Waktu terus bergulir hingga tak terasa sudah tiga bulan setelah kepulanganku dari Irian Jaya. Aku sudah tidak sabar mengetahui hasil Ujian Nasional mereka. Kak Rio menghubungiku siang tadi dan memberi kabar bahwa mereka berempat lulus ujian nasional. Aku senang bukan kepalang tak lupa bersujud dan bersyukur atas keberkahan yang diberikan Tuhan untuk mereka semua. Moru, Vera, dan Maria menepati janjinya untuk mengikuti seleksi penerimaan mahasiswa baru di perguruan tinggi negri. Dulu aku sempat memberikan nasihat kepada mereka agar memilih PTN di luar Irian Jaya agar mereka bisa mengenal, mempelajari daerah yang lain serta memperluas wawasan. Entah mereka akan mengikuti saranku atau tidak yang pasti mendengar mereka ikut seleksi ujian saja aku sudah senang dan bahagia.
******
Sudah hampir empat tahun aku sibuk pada pekerjaanku di perusahaan papa, entah kenapa aku tiba-tiba rindu sekali kepada Moru, Vera, Theo, dan Maria. Aku benar-benar kehilangan kabar mereka berempat. Kabar terakhir yang kuketahui Maria, Vera, dan Moru diterima berkuliah tapi aku sendiri tak tahu tempatnya di mana. Ketika kutanyakan kepada Kak Rio, dia bilang sudah kehilangan kontak dengan Pak Gio di sana. Aku kini hanya bisa memandangi foto bersama mereka. Semoga kalian sukses semua. Amien.
“Rara… Dandra sudah menjemput kamu tuh. Kamu sudah siap belum?” Teriak mama dan membuyarkan lamunanku. Ini aktivitasku sekarang, bekerja dan bekerja.

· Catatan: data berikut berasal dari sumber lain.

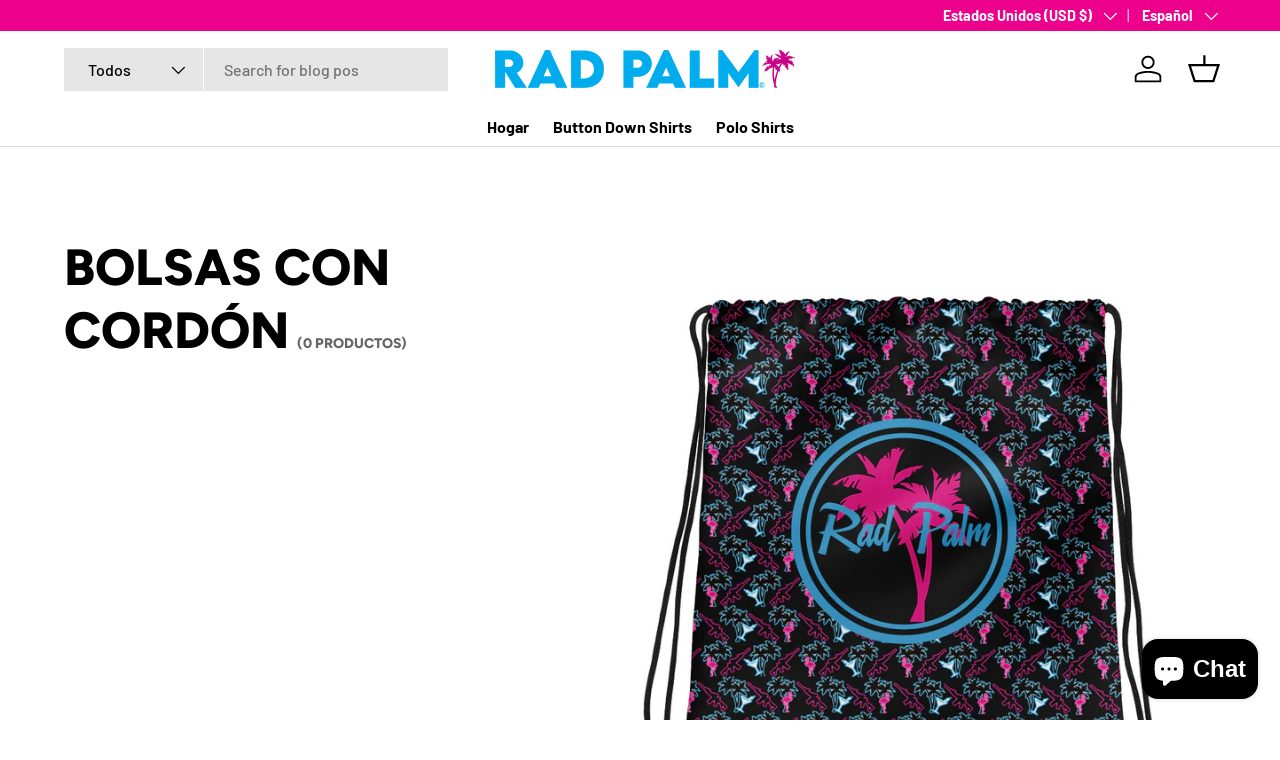

--- FILE ---
content_type: text/css
request_url: https://radpalm.com/cdn/shop/t/17/assets/product-type-search.css?v=32465786266336344111748598855
body_size: -110
content:
.search--product-types{--product-types-width: 100px;--product-types-padding: 14px}.search--product-types .search__input{padding-left:calc(var(--product-types-width) + var(--product-types-padding))}.search--product-types .search__submit{right:var(--end-gutter, 0);left:auto;padding-inline-end:24px}.search__product-types{width:var(--product-types-width)}.search__product-types .custom-select{height:100%}.search__product-types .custom-select__btn{height:100%;padding-top:0;padding-right:var(--product-types-padding);padding-bottom:0;border:0;border-right:1px solid rgba(var(--bg-color));border-radius:var(--input-border-radius, 0) 0 0 var(--input-border-radius, 0);background-color:var(--search-bg-color, rgba(var(--text-color)/.08));color:currentColor;font-size:1em;font-weight:400;line-height:1em}body:not(.tab-used) .search__product-types .custom-select__btn:focus{box-shadow:none}predictive-search:not([open]) .search__input:focus+.search__product-types .custom-select__btn{border-color:rgba(var(--text-color)/.6)}predictive-search[open] .search__product-types .custom-select__btn{border-color:rgb(var(--text-color))}.search__product-types .custom-select__btn>span{overflow:hidden;line-height:1.5;text-overflow:ellipsis;white-space:nowrap}.search__product-types .custom-select__btn>.icon{width:20px;padding-inline-start:0}@media (max-width: 599.98px){.search--product-types .search__submit{padding-inline-end:20px}}@media (min-width: 600px){.header__grid--centered-logo .search--product-types{--product-types-width: 130px}}@media (min-width: 769px){.search--product-types{--product-types-width: 130px;--product-types-padding: 17px}.header__grid--centered-logo .search--product-types{--product-types-width: 100px}}@media (min-width: 1024px){.search--product-types{--product-types-width: 170px;--product-types-padding: 20px}.header__grid--centered-logo .search--product-types{--product-types-width: 130px}}@media (min-width: 1280px){.search--product-types{--product-types-width: 210px}.header__grid--centered-logo .search--product-types{--product-types-width: 140px}}
/*# sourceMappingURL=/cdn/shop/t/17/assets/product-type-search.css.map?v=32465786266336344111748598855 */
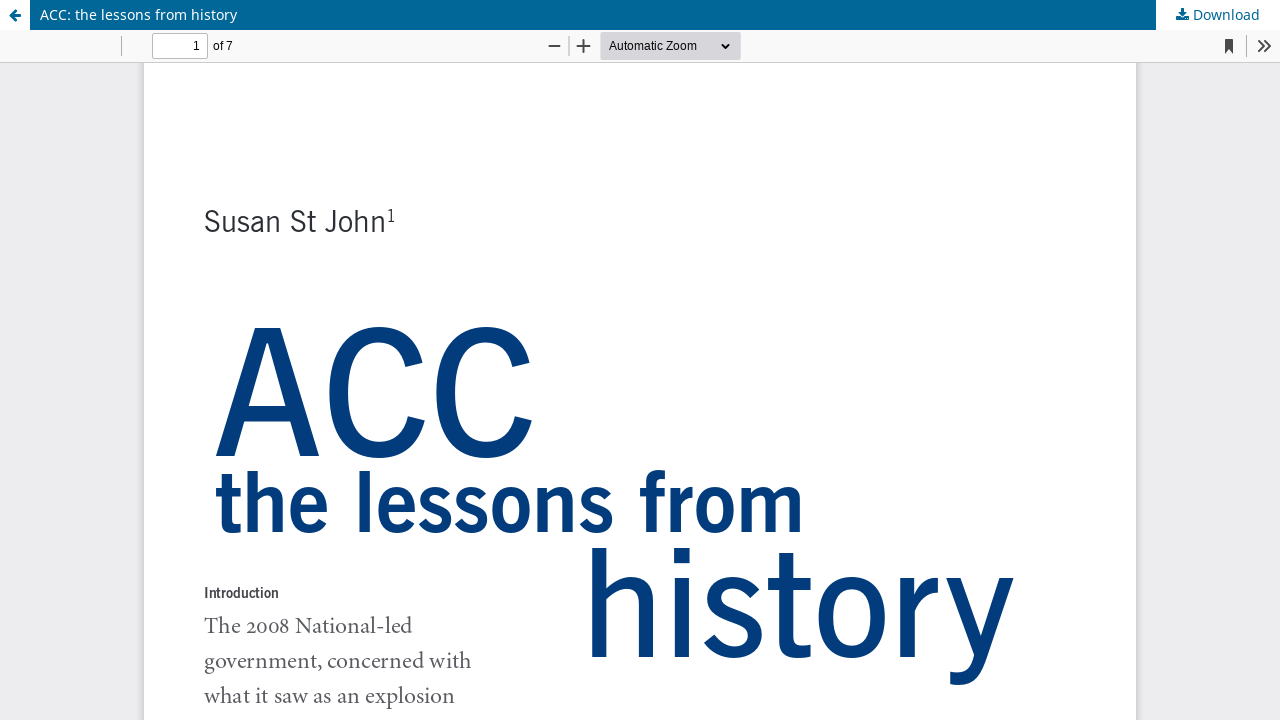

--- FILE ---
content_type: text/html; charset=utf-8
request_url: https://ojs.victoria.ac.nz/pq/article/view/4316/3818
body_size: 3602
content:
<!DOCTYPE html>
<html lang="en-US" xml:lang="en-US">
<head>
	<meta http-equiv="Content-Type" content="text/html; charset=utf-8" />
	<meta name="viewport" content="width=device-width, initial-scale=1.0" />
	<title>View of ACC: the lessons from history</title>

“Iya Ma… suruh tunggu sebentar” Jawabku sedikit berteriak. Bergegas aku mengambil tas kerjaku dan berjalan ke luar kamar. Dandra di ruang tamu Ma? Tanyaku sambil mencium kening mama.
“Iya… Ra…Oh iya… tadi malam pas kamu sudah tidur ada yang telepon cari kamu. Namnya kalau nggak sama Vera siapa gitu. Mama bilang saja kamu sudah tidur.” Ujar mama sambil memberiku segelas susu.

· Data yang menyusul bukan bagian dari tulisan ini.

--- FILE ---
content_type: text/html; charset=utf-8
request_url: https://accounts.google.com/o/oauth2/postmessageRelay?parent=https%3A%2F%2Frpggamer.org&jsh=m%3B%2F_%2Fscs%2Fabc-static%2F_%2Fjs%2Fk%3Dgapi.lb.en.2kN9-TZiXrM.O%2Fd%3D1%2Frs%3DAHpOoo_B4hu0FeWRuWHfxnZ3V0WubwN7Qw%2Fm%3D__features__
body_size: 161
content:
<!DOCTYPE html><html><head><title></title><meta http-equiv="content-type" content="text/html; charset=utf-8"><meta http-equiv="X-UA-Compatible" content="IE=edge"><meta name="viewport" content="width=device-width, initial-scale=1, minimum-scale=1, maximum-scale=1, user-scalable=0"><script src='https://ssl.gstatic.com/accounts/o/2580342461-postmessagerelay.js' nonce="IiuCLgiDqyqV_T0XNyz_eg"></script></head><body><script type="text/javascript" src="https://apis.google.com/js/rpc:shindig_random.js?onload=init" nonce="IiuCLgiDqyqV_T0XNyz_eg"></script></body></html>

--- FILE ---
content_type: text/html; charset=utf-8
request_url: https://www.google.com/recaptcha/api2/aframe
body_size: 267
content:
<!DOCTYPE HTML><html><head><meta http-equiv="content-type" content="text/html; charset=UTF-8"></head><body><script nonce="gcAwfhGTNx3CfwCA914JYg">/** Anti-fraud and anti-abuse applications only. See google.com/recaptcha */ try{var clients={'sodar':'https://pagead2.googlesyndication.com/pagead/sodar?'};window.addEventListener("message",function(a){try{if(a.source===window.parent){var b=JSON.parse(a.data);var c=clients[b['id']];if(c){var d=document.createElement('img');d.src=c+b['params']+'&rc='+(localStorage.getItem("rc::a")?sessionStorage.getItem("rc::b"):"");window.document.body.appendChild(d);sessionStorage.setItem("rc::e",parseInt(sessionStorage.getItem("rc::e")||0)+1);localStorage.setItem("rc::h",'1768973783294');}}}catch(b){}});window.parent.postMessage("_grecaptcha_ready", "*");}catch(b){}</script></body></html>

“Vera ma? Beneran… ya ampun itu murid Rara yang waktu di Irian Jaya dulu” ucapku bersemangat.
“Mungkin iya Ra,soalnya logatnya juga beda… mungkin nanti dia telepon lagi. Nanti mama kasih no hp kamu aja ya” jelas mama dan aku pun mengangguk girang. Bergegas aku menemui Dandra, tunanganku.

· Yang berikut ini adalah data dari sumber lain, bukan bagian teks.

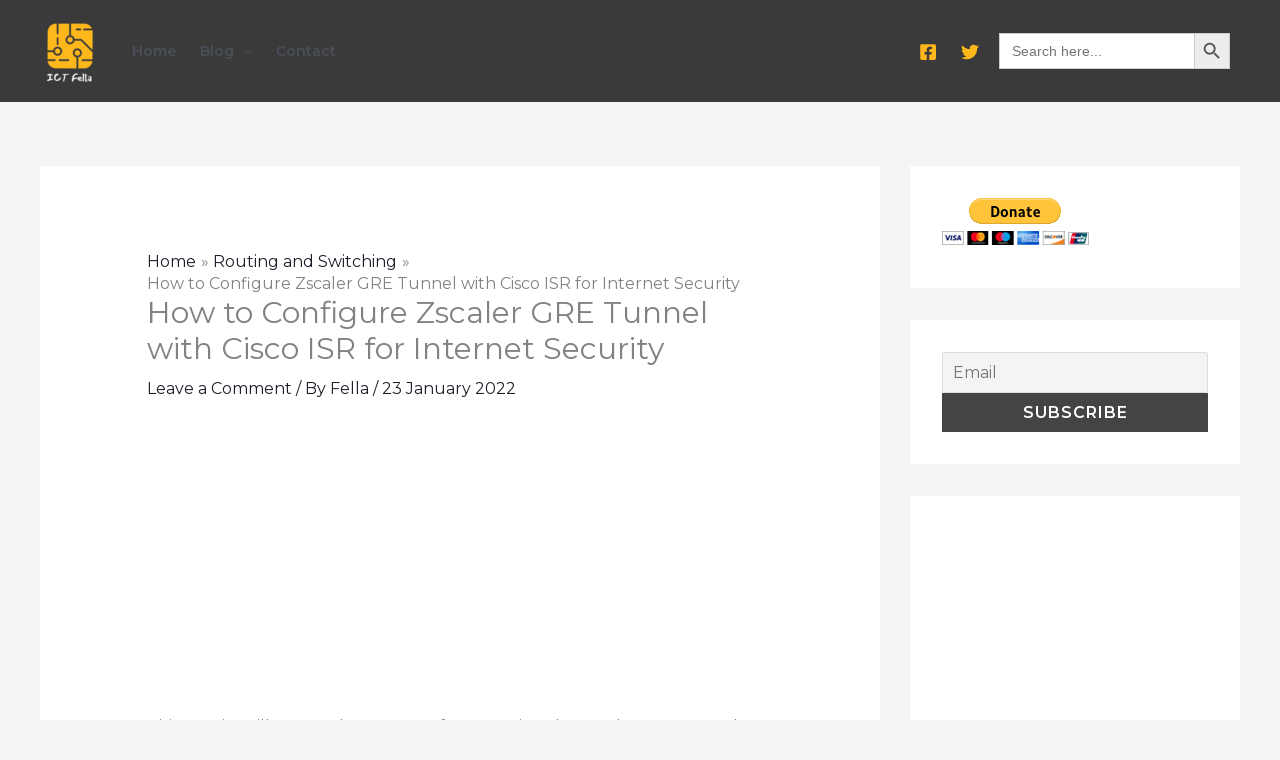

--- FILE ---
content_type: text/html; charset=utf-8
request_url: https://www.google.com/recaptcha/api2/aframe
body_size: 267
content:
<!DOCTYPE HTML><html><head><meta http-equiv="content-type" content="text/html; charset=UTF-8"></head><body><script nonce="WHhQOCf3ZozdLYuliQ4Edw">/** Anti-fraud and anti-abuse applications only. See google.com/recaptcha */ try{var clients={'sodar':'https://pagead2.googlesyndication.com/pagead/sodar?'};window.addEventListener("message",function(a){try{if(a.source===window.parent){var b=JSON.parse(a.data);var c=clients[b['id']];if(c){var d=document.createElement('img');d.src=c+b['params']+'&rc='+(localStorage.getItem("rc::a")?sessionStorage.getItem("rc::b"):"");window.document.body.appendChild(d);sessionStorage.setItem("rc::e",parseInt(sessionStorage.getItem("rc::e")||0)+1);localStorage.setItem("rc::h",'1769004320391');}}}catch(b){}});window.parent.postMessage("_grecaptcha_ready", "*");}catch(b){}</script></body></html>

“Eh, Dan… Vera kata mama telepon aku tadi malam. Aku udah kangen berat sama mereka. Wahhh aku seneng banget hari ini. Padahal baru aja tadi aku mikirin mereka.” Jelasku dan Dandra pun tersenyum.
“Wah… semoga aja ya, kamu bisa ketemu mereka lagi” Ujar Dandra sambil mengajakku ke luar rumah. Baru saja aku menjawab “amien” kini di depanku dua perempuan berambut kriting tersenyum sambil menatapku.
“Kakak…” ujar mereka sambil langsung memeluku. Vera dan Maria. Akupun membalas pelukan mereka hangat. “Kami akhirnya bertemu kakak juga. Kami rindu sekali” ujar Maria sambil menatapku. Empat tahun tidak bertemu sudah banyak perubahan yang terjadi pada dua gadis hitam manis ini.
“Kok bisa sampai sini? Ayo masuk-masuk” ujarku sambil menyegerakan mereka masuk. Akupun memanggil mama dan segera memperkenalkan mereka berdua kepada mama dan Dandra. Dandra pun mengetahui bahwa aku pasti tidak akan masuk kerja hari ini segera pamit dan membiarkan aku bernostalgia bersama murid-muridku. Vera dan Maria bercerita bahwa selama empat tahun ini mereka mengenyam pendidikan di universitas negri. Vera mengambil pendidikan dokternya di Universitas Airlanggan sementara Maria mengambil pendidikan Ilmu pertanian di IPB. Betapa kagetnya aku karena tak berapa lama kemudian seorang lelaki berperawakan tinggi datang dihadapanku. Moru. Ia kini bertambah tinggi. Ia bercerita bahwa dirinya telah selesai menempuh pendidikan keguruan di Bandung. Merka sengaja tak memberitahuku bahwa selama ini mereka berada di Jawa karena mereka ingin menunjukkan keberhasilan yang sudah mereka dapatkan. Sungguh tak ada sia-sia. Mama yang semenjak tadi menyaksikan nostalgia kami ikut meneteskan air mata.
“Theo bagaimana? Tanyaku karena kini hanya dia yang belum kuketahui kabarnya/ Bergegas Moru mengelurakan ponselnya dan memperlihatkan foto Theo yang mengenakan seragam sepak bola. “Minggu depan dia ada pertandingan di Jakarta Kak, semoga kakak bisa melihat bersama dengan kita.” Ujar Moru membuat air mataku tak berhenti menangis.